Former coaches shed light on Team Sky rider's rapid rise
Thursday 10 September 2015 13:36, UK
Nairo Quintana attacks and takes a small lead over the yellow jersey across the summit of the Col de la Croix de Fer. Chris Froome, for once without team-mates in this race, chases him down alone.
He is a better descender than the tiny Colombian so will probably get back to his rear wheel soon enough, but the race leader is nervous and impatient.
He drops off of the saddle, sits on the top tube of his frame – as aerodynamic as he can be – and then starts to pedal, trying to eke yet more speed out of a bike already accelerating past 80kmh.
It’s a difficult technique popularised by the up-and-coming Slovenian rider Matej Mohoric at the world championships a couple of years ago. Any amateur who has ever attempted it will tell you it’s as dangerous as cycling gets.
Within 500m Froome catches Quintana and the panic is over. For now at least, the maillot jaune is safe once more.
Here, perhaps even more than clinching a second Tour de France victory a day later, is the quintessential illustration of how far Froome has come as a bike racer.
Only eight years ago, racing downhill was beyond him, let alone pedalling while sat on his top tube.

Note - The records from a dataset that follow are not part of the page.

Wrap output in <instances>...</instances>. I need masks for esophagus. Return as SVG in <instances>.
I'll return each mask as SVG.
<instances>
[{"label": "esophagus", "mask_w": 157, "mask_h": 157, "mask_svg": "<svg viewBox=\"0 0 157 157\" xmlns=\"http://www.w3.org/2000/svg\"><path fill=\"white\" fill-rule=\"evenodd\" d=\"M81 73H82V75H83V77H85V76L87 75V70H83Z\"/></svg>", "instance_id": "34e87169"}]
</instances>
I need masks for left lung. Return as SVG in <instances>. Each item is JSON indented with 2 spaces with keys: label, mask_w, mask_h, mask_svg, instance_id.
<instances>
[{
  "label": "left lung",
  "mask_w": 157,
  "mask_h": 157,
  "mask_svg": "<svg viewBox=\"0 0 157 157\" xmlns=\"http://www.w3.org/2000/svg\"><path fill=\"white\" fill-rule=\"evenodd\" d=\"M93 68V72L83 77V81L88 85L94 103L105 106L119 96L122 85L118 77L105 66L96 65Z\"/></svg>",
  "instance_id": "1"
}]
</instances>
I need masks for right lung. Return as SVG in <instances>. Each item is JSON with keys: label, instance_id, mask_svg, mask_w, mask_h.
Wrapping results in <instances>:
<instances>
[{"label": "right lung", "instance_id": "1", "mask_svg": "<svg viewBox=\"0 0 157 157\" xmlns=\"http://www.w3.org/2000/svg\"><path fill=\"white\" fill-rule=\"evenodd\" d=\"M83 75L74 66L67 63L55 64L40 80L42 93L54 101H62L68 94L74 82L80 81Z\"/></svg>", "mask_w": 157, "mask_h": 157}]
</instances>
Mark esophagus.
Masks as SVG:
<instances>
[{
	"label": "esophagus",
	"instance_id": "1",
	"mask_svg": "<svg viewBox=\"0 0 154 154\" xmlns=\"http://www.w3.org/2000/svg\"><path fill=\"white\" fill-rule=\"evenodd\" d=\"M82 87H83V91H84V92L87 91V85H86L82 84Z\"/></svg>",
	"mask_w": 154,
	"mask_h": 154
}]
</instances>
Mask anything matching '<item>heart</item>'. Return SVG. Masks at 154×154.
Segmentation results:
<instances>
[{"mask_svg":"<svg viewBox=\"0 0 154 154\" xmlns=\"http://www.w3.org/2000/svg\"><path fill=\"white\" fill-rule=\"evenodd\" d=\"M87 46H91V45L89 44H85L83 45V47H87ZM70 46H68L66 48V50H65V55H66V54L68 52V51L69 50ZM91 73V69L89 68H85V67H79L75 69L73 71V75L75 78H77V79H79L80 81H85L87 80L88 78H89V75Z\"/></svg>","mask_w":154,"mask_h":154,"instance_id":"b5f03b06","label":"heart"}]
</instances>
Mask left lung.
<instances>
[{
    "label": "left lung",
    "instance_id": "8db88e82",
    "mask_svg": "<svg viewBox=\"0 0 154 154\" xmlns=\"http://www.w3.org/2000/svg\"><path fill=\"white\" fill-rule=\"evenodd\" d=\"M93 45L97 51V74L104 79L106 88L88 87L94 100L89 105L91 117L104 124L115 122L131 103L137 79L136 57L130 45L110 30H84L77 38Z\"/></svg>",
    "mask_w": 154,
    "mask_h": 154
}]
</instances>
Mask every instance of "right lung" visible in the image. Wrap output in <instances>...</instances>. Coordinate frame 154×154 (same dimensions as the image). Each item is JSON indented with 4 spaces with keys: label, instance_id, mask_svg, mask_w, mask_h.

"He didn’t even need a descent to fall," says Michel Théze, who coached a very raw Froome when the then 22-year-old arrived at the International Cycling Union’s World Cycling Centre in Switzerland in 2007. "All he needed was a corner. On descents he was even worse because it’s a succession of corners."
Robbie Nilsen, who coached an even younger Froome when he was still racing in South Africa, tells a similar story.
"When we got him over to Europe, his biggest problem was the descents, because we don’t have those long descents that you get in Europe," he explains.
"So he would be able to ride with the best of cyclists on the uphills and the flats, but he would always get dropped on the downhills."
Descending wasn’t the only skill Froome had yet to master back then.
Nilsen first came across him at a local race in 2003 and later signed him to the Hi-Q Academy’s under-23 team, which Froome himself had suggested setting up.
A "rough diamond", as Nilsen describes him at the time, Froome struggled to cope with the complexities of riding in a peloton in particular and there was as much chance of him crashing out of a race than finishing it.
Nevertheless, he showed enough phyiscal promise to be asked in 2007 to join the Konica Minolta team, who were racing in Europe at the time.
Froome also attended the World Cycling Centre while he was there, which is when Théze discovered an athlete who, physiologically, was a match for the great Bernard Hinault.
"He arrived with big physical potential, which he had certainly worked strongly on at home in Kenya," Théze says.
"We did a physiological test on every rider who comes to the world centre. I can confirm that, during all the time that I was at the world centre, he had the biggest physical and physiological potential that came our way.
"All the potential was evident in the very first physical and physiological tests that we could do: enormous. It was enormous. It fell within the norms that we understood of Bernard Hinault in his day. On that level, it was the same.
"As for his technical background, he was very behind compared with athletes of the same level in Europe, and that was his handicap during these years.
“He had never raced in pelotons of 200 riders like he found in Europe. So that was one thing. His size, as well, his manner on the bike, he didn’t have good balance, he didn’t have a very good position.
"But I saw straight away that, once he learned to hold himself better in the peloton and use his physical potential, it would translate into big results."
Thankfully for Théze, Froome was the perfect student, because his physical attributes were matched by his mental strength.
"You could see the determination in the way he behaved," Théze adds. "I knew he had the potential to succeed. He had that determination from the start.
"He had no weakness for training. On that level I have to say he was exemplary. He applied himself to fill every gap that he had to get to a really good level."
In time, Froome would fill the gaps and his subsequent rise to the top of world cycling is now a glorious chapter in both British and African cycling history.
But despite his Tour wins, Vuelta a Espana podiums and Olympic bronze medal, Froome continues to face challenges, only now they are of a different sort.
These days when riding in a peloton, it's not falling off that he has to worry about, but instead being physically abused by spectators who believe he is doping. Théze, however, is quick to quash doubts.
"People were so duped by cycling, but there is a certain progression in his results which will act as proof and speak for him," he says. "I think he will be a part of the new generation of riders, I hope, who will give another image of cycling."
Nilsen is equally defiant and is confident Froome will eventually win over his doubters.
"Chris is an extremely positive person," he explains. "Going into his first Tour de France, for example, his mother passed away shortly before that, and so did a very good cycling friend his, who passed away in an unfortunate accident. Chris used their memory and their spirit to motivate him in that first Tour de France.
"He is doing exactly the same now with all of these unfounded allegations and unfounded criticism. He has turned it into a positive."
As the diamond who has made a living from taking the rough with the smooth, don't be surprised if Froome proves Nilsen right.